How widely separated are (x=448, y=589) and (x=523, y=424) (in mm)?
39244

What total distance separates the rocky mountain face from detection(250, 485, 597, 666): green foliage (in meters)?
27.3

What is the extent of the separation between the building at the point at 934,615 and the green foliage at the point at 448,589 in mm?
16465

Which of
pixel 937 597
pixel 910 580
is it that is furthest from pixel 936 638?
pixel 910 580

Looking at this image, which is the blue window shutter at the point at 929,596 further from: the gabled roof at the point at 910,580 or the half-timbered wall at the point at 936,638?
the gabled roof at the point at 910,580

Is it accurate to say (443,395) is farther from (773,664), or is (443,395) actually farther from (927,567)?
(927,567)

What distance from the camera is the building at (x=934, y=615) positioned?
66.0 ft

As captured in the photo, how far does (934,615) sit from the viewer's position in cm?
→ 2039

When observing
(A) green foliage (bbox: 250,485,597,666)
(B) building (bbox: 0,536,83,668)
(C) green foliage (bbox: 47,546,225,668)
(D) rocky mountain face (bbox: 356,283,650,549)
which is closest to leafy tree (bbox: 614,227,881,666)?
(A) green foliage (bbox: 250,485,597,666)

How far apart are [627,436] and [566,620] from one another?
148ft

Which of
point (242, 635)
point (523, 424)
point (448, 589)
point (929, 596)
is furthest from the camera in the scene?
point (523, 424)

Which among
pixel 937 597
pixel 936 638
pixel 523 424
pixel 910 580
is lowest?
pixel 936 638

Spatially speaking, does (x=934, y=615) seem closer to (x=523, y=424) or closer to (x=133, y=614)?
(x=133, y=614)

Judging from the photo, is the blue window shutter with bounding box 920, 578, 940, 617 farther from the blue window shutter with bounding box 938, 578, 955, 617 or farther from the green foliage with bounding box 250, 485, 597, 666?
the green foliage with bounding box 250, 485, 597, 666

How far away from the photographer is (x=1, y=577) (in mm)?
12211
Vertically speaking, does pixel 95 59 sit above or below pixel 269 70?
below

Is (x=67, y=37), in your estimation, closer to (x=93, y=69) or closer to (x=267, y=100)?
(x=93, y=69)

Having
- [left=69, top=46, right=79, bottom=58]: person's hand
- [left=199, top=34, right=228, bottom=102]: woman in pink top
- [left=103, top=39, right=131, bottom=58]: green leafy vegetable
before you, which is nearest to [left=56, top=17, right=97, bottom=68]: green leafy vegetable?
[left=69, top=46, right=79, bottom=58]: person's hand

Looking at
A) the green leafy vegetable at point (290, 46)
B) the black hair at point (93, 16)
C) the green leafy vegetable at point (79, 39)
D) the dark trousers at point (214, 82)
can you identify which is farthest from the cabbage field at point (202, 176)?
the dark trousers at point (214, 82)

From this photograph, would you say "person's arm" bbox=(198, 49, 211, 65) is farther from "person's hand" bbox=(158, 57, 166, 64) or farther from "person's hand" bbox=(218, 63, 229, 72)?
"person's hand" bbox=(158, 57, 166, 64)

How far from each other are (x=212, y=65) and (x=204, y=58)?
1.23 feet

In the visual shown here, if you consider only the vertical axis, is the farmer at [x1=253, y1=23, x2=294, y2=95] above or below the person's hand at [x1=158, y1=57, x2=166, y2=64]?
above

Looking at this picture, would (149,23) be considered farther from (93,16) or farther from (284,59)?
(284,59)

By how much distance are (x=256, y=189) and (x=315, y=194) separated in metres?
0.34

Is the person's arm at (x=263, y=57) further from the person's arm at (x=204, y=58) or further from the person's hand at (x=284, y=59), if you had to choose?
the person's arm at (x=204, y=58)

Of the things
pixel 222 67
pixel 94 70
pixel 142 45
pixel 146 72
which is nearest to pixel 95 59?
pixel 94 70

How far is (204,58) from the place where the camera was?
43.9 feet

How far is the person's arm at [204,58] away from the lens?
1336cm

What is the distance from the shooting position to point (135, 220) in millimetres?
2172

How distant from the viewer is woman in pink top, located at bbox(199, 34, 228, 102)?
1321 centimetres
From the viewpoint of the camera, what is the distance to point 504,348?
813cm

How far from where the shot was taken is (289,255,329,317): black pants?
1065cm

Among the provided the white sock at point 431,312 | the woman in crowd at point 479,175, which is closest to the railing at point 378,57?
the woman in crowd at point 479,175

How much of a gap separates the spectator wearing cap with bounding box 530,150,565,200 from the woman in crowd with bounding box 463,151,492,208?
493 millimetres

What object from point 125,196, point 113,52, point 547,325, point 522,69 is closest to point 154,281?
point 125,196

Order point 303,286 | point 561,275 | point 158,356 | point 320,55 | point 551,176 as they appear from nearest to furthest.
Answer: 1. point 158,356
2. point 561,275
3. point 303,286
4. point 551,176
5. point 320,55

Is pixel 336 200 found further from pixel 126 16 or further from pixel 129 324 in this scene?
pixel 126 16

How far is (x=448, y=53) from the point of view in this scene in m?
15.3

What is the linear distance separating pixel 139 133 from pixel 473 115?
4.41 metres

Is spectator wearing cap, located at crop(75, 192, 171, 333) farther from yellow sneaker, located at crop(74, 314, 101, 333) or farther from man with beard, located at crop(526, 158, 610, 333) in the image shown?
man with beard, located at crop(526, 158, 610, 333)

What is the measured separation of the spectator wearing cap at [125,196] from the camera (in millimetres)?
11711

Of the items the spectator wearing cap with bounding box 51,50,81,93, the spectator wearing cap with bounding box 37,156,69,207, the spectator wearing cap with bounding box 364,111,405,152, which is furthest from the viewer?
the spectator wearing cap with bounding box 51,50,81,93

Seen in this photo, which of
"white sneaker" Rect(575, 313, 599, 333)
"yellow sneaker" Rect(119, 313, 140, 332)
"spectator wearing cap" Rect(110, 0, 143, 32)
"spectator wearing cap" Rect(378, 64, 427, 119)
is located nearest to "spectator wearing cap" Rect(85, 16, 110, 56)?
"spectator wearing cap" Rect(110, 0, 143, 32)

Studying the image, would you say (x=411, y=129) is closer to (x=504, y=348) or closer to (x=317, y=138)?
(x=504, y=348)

▶ [Work required]: Can you copy out every one of the records above word for word?

▶ [Response for this exercise]:
How widely separated are (x=448, y=589) and (x=523, y=424) (in mm)?
39244

What total distance separates the rocky mountain face from detection(250, 485, 597, 666): green foliage (in meters)?
27.3

What is the extent of the separation between the building at the point at 934,615 and the green foliage at the point at 448,589 in mm?
16465

Which of
pixel 937 597
pixel 910 580
is it that is furthest from pixel 936 638?
pixel 910 580

Looking at this image, which is the blue window shutter at the point at 929,596 further from: the gabled roof at the point at 910,580 or the half-timbered wall at the point at 936,638?
the gabled roof at the point at 910,580

Is it accurate to say (443,395) is farther from (773,664), or is (443,395) actually farther from (927,567)?
(927,567)

What distance from the camera is the building at (x=934, y=615) positioned?
66.0 ft

As captured in the photo, how far does (934,615) sit from the viewer's position in cm?
→ 2039

When observing
(A) green foliage (bbox: 250,485,597,666)
(B) building (bbox: 0,536,83,668)
(C) green foliage (bbox: 47,546,225,668)
(D) rocky mountain face (bbox: 356,283,650,549)
which is closest to leafy tree (bbox: 614,227,881,666)?
(A) green foliage (bbox: 250,485,597,666)

How far apart are [627,436] and [566,620] from one another?
148ft

Which of
point (242, 635)
point (523, 424)
point (448, 589)
point (929, 596)
is furthest from the camera in the scene?
point (523, 424)

Which among
pixel 937 597
pixel 936 638
pixel 523 424
pixel 910 580
is lowest?
pixel 936 638

Spatially speaking, does (x=934, y=615) seem closer to (x=523, y=424) or closer to (x=133, y=614)?
(x=133, y=614)

Judging from the photo, is the blue window shutter with bounding box 920, 578, 940, 617 farther from the blue window shutter with bounding box 938, 578, 955, 617 or farther from the green foliage with bounding box 250, 485, 597, 666?
the green foliage with bounding box 250, 485, 597, 666

How far away from the photographer is (x=1, y=577) (in mm)?
12211
Vertically speaking, does pixel 95 59 sit above or below pixel 269 70?
below

Is (x=67, y=37), in your estimation, closer to (x=93, y=69) or closer to (x=267, y=100)?
(x=93, y=69)

Having
- [left=69, top=46, right=79, bottom=58]: person's hand
- [left=199, top=34, right=228, bottom=102]: woman in pink top
- [left=103, top=39, right=131, bottom=58]: green leafy vegetable
before you, which is nearest to [left=56, top=17, right=97, bottom=68]: green leafy vegetable?
[left=69, top=46, right=79, bottom=58]: person's hand

Looking at
A) the green leafy vegetable at point (290, 46)
B) the black hair at point (93, 16)
C) the green leafy vegetable at point (79, 39)
D) the dark trousers at point (214, 82)
can you identify which is farthest from the cabbage field at point (202, 176)?
the dark trousers at point (214, 82)

From this photograph, would you say "person's arm" bbox=(198, 49, 211, 65) is farther from "person's hand" bbox=(158, 57, 166, 64) or farther from "person's hand" bbox=(218, 63, 229, 72)?
"person's hand" bbox=(158, 57, 166, 64)

How far from each other are (x=212, y=65) and (x=204, y=58)?
1.23 feet

In the visual shown here, if you consider only the vertical axis, is the farmer at [x1=253, y1=23, x2=294, y2=95] above or below the person's hand at [x1=158, y1=57, x2=166, y2=64]?
above

Looking at this picture, would (149,23) be considered farther from (93,16) or farther from (284,59)?
(284,59)

By how much distance are (x=256, y=189) and (x=315, y=194) separated in metres?
0.34

Is the person's arm at (x=263, y=57) further from the person's arm at (x=204, y=58) or further from the person's hand at (x=284, y=59), if you had to choose?
the person's arm at (x=204, y=58)

Of the things
pixel 222 67
pixel 94 70
pixel 142 45
pixel 146 72
which is nearest to pixel 95 59?
pixel 94 70

How far is (204,58) from the place where the camera was?
43.9 feet

How far is the person's arm at [204,58] away from the lens?
1336cm

What is the distance from the shooting position to point (135, 220) in millimetres?
2172

How distant from the viewer is woman in pink top, located at bbox(199, 34, 228, 102)?
1321 centimetres
From the viewpoint of the camera, what is the distance to point 504,348?
813cm

How far from where the shot was taken is (289,255,329,317): black pants?
1065cm

Among the provided the white sock at point 431,312 | the woman in crowd at point 479,175, which is closest to the railing at point 378,57?
the woman in crowd at point 479,175

How much of a gap separates the spectator wearing cap with bounding box 530,150,565,200 from the woman in crowd with bounding box 463,151,492,208?
493 millimetres

What object from point 125,196, point 113,52, point 547,325, point 522,69 is closest to point 154,281?
point 125,196

Order point 303,286 | point 561,275 | point 158,356 | point 320,55 | point 551,176 as they appear from nearest to furthest.
Answer: 1. point 158,356
2. point 561,275
3. point 303,286
4. point 551,176
5. point 320,55

Is pixel 336 200 found further from pixel 126 16 or further from pixel 129 324 in this scene?
pixel 126 16

How far is (x=448, y=53) from the point of view in this scene in m?
15.3

What is the linear distance separating pixel 139 133 from pixel 473 115?
4.41 metres

Is spectator wearing cap, located at crop(75, 192, 171, 333) farther from yellow sneaker, located at crop(74, 314, 101, 333) or farther from man with beard, located at crop(526, 158, 610, 333) in the image shown?
man with beard, located at crop(526, 158, 610, 333)

What is the measured separation of the spectator wearing cap at [125,196] from the camera (in millimetres)?
11711

Of the items the spectator wearing cap with bounding box 51,50,81,93, the spectator wearing cap with bounding box 37,156,69,207, the spectator wearing cap with bounding box 364,111,405,152, which is furthest from the viewer?
the spectator wearing cap with bounding box 51,50,81,93

Seen in this photo, which of
"white sneaker" Rect(575, 313, 599, 333)
"yellow sneaker" Rect(119, 313, 140, 332)
"spectator wearing cap" Rect(110, 0, 143, 32)
"spectator wearing cap" Rect(378, 64, 427, 119)
is located nearest to "spectator wearing cap" Rect(85, 16, 110, 56)?
"spectator wearing cap" Rect(110, 0, 143, 32)

Studying the image, would you say (x=411, y=129) is closer to (x=504, y=348) or closer to (x=317, y=138)?
(x=504, y=348)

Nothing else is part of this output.